Usai enam bulan menjadi relawan PBB, aku mulai ditugaskan di lapangan. Hari ini kotaku sedang mengadakan sebuah acara besar yang akan dihadiri oleh walikota dan rombongan. Ratusan aparat ditugaskan untuk menjaga keamanan. Isu yang berkembang belakangan ini tentang hadirnya teroris membuat kami, aparat keamanan, harus berjaga ekstra ketat. Apalagi diperhelatan besar seperti ini.

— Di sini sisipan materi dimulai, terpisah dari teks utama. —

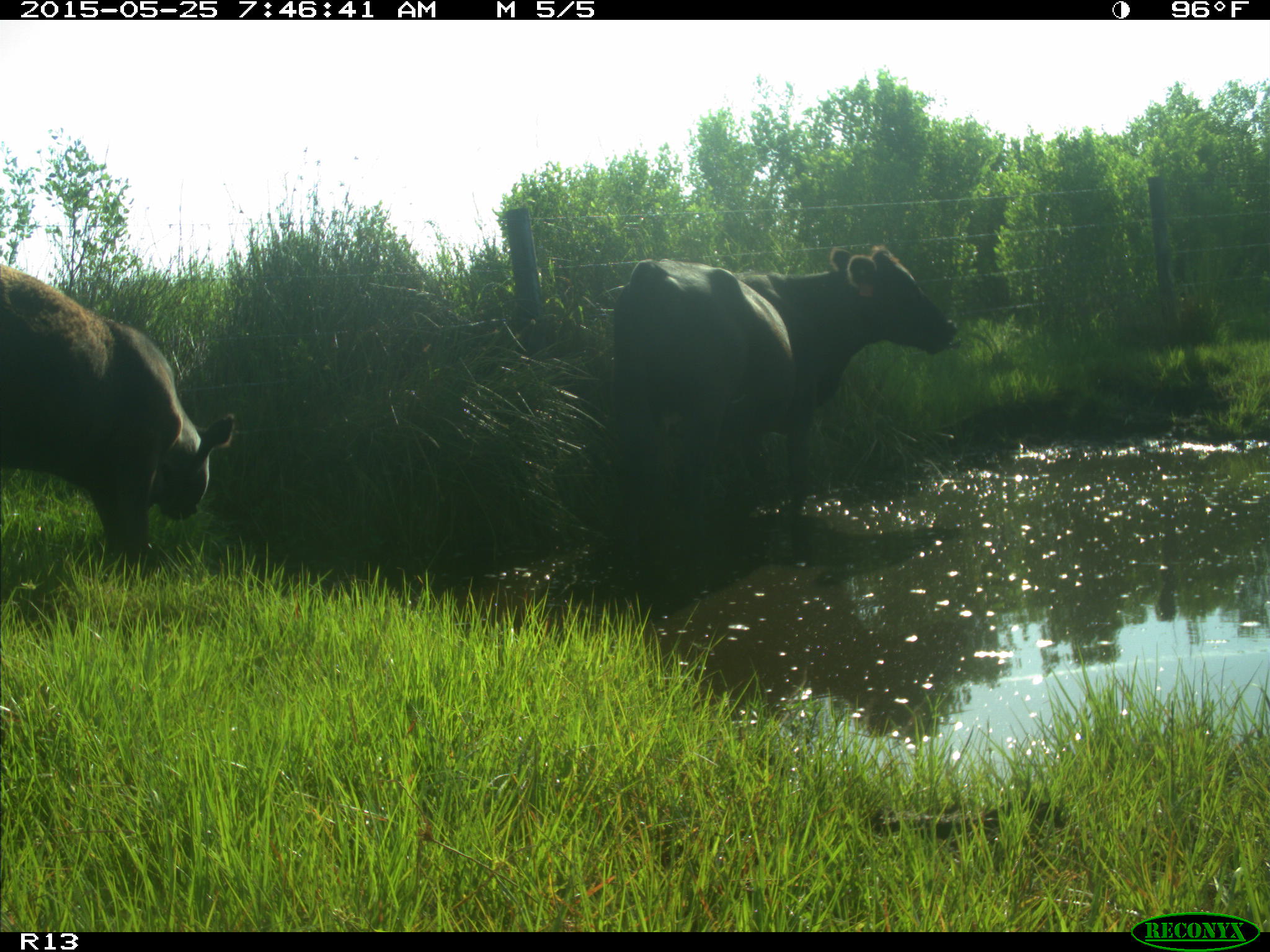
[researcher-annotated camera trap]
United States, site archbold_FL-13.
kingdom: Animalia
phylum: Chordata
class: Mammalia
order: Artiodactyla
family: Bovidae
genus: Bos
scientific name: Bos taurus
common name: domestic cow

Masyarakat ramai terlihat di seputar halaman balai kota. Pengamanan cukup ketat dilakukan oleh gabungan brimob, polisi, dan pasukan khusus. Aku bergabung dalam pasukan khusus karena keahlianku menembak. Tak hanya masyarakat, para wartawan pun ramai berkumpul untuk meliput acara ini secara langsung. Suasana menjadi riuh ketika walikota datang dan mulai memberikan sambutan. Beberapa tampak bertepuk tangan, ada yang sibuk memotret, ada pula yang terpana dengan sosok walikota yang memang tampan luar biasa itu. Walikota tengah memberikan sambutan ketika tiba-tiba sebuah bom dengan kekuatan rendah meledak di sebuah tong sampah. Untungnya jaraknya cukup jauh dari lokasi. Namun, tak mengurangi kepanikan warga. Warga mulai berteriak dan berlarian. Meski pun tak ada yang terluka, pasukan khusus segera mengamankan walikota dan meminta warga untuk segera meninggalkan tempat itu. Sementara warga yang terlanjur panik berlarian tak karuan.

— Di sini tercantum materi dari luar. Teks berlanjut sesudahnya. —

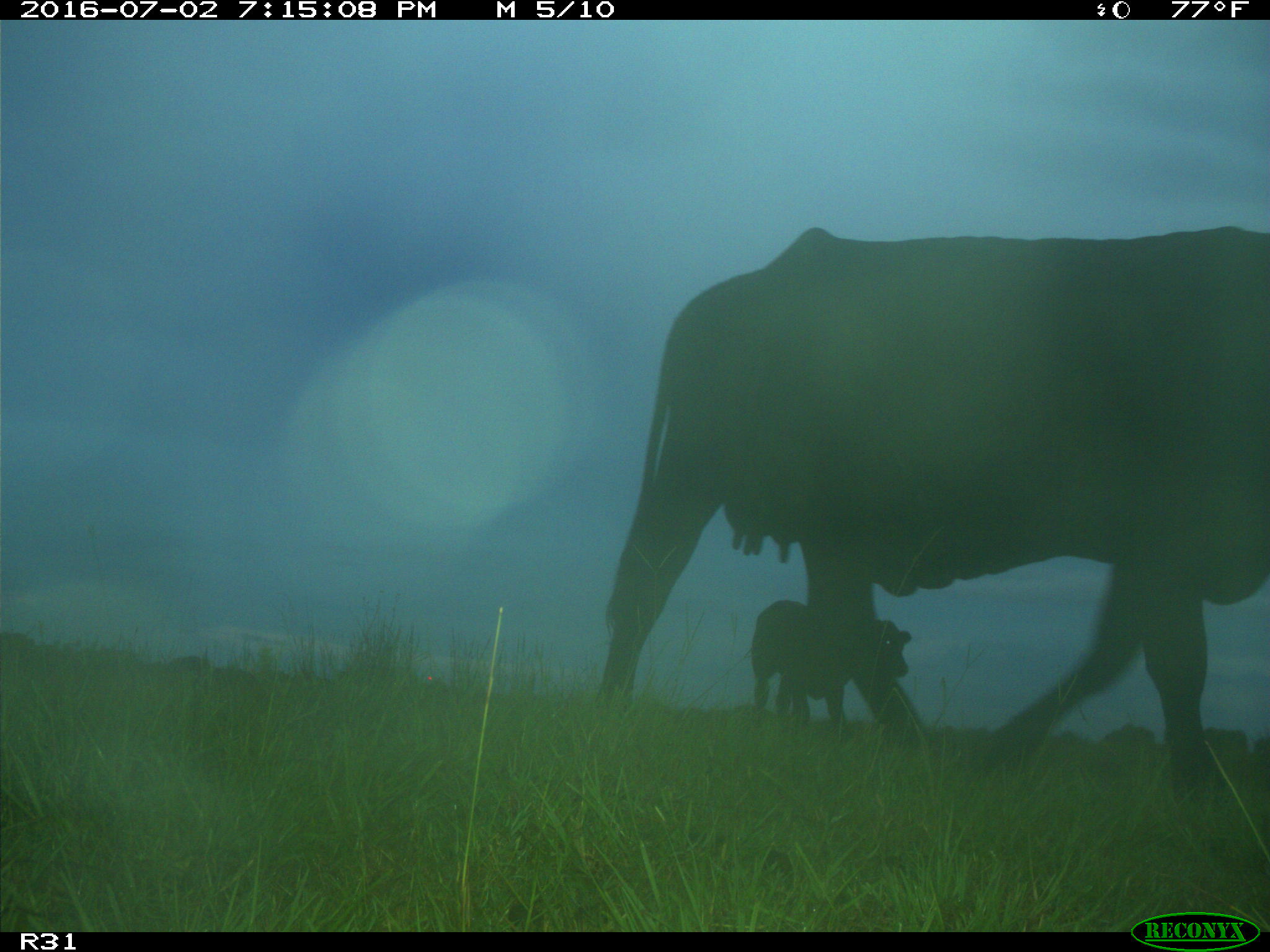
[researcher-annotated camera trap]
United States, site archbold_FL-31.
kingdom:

Lima menit kemudian, aku dan beberapa rekan berhasil menenangkan warga dan meminta mereka menjauh dengan tenang. Namun, aku merasakan firasat buruk. Entah apa itu, aku segera menepisnya dan mengembalikan konsentrasiku. Tak lama kemudian sebuah bom kembali meledak di dekat panggung. Kekuatannya jauh lebih besar dari yang pertama. Dan sialnya aku dan beberapa rekanku sedang berada di dekat lokasi. Kami terpental dan kurasakan darah segar mengalir dari pelipisku. Pandanganku mulai buram. Samar-samar kulihat di jarak 50 meter dariku ada seorang bocah perempuan yang menangis. Aku rasa dia terpisah dari ibunya. Dengan tertatih aku menghampiri bocah itu, tak kuhiraukan perihnya luka di kepalaku. Aku segera menggendong bocah itu dan membawanya menjauh dari lokasi kejadian. Beberapa rekan segera menghampiriku. Pandanganku berubah menjadi gelap dan aku pun tak sadarkan diri.
...
Aku membuka mataku perlahan. Kurasakan seluruh tubuhku nyeri begitu pun kepalaku. Aku mengedarkan pandangan ke seluruh ruangan: infus, perawat yang memeriksaku menandakan bahwa aku sedang di rumah sakit. Jaka tertidur di pinggir ranjang.
“Jaka,” panggilku. Jaka langsung terbangun.